# move



## Patch66 (Nov 25, 2012)

looking at move to Manila, after tax approx PHP 170K left monthly, I figure 50-60K for relatively nice apartment, rest on private/intl school, driver and every day expenses. Im thinking despite significant drop from what I am used to, its all relative to location and this does looks like a good deal on paper, though big change in lifestyle given cautionary words about expat life in Manila.....

any link to regular monthly expenses for family of 3 appreciated.... thanks


----------



## Nickleback99 (Aug 6, 2011)

There was a good post/thread started back in about May by CebuCitizen on here that addresses the different levels of living and cost associated to each, when in turn is affected by Where you live. Since you are looking at Manila, that is well addressed in the thread as I recall.


----------



## Nickleback99 (Aug 6, 2011)

http://www.expatforum.com/expats/philippines-expat-forum/442226-cost-living.html


started 24MAY


----------



## HondaGuy (Aug 6, 2012)

I worked in Manila for almost 4 years. I would say the most important consideration is where are you going to be working?If you're working in Makati, there are lots of nice places there but a lot of expats working in Makati are living in Fort Bonifacio. Its a few minutes further on the drive but more open and a bit cleaner air.

If you will be working in Ortigas, you will probably want to live in Ortigas or not far from it. Eastwood City is very nice and now that there is a grocery store there, you would really only have to leave for work.


----------

Work request 1: In the forum thread about moving to Manila, where does HondaGuy say many expats working in Makati live?
Work request 2: List every place name that HondaGuy mentions in the forum thread about moving to Manila.
The listing has no role in this work.

Data below:
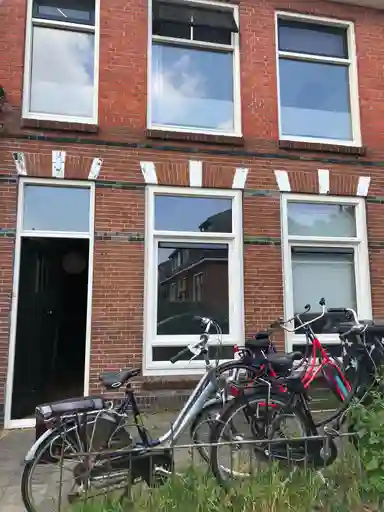 16m2 Kamer te huur voor 320€/maand in Woudstraat, Leeuwarden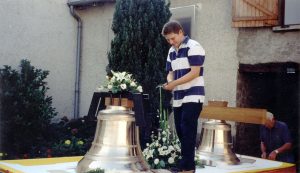 20 septembre 1999 : les cloches sur le char 20 septembre 1999 : les cloches sur le char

Exercise solution 1: Fort Bonifacio

Exercise solution 2: Manila, Makati, Fort Bonifacio, Ortigas, Eastwood City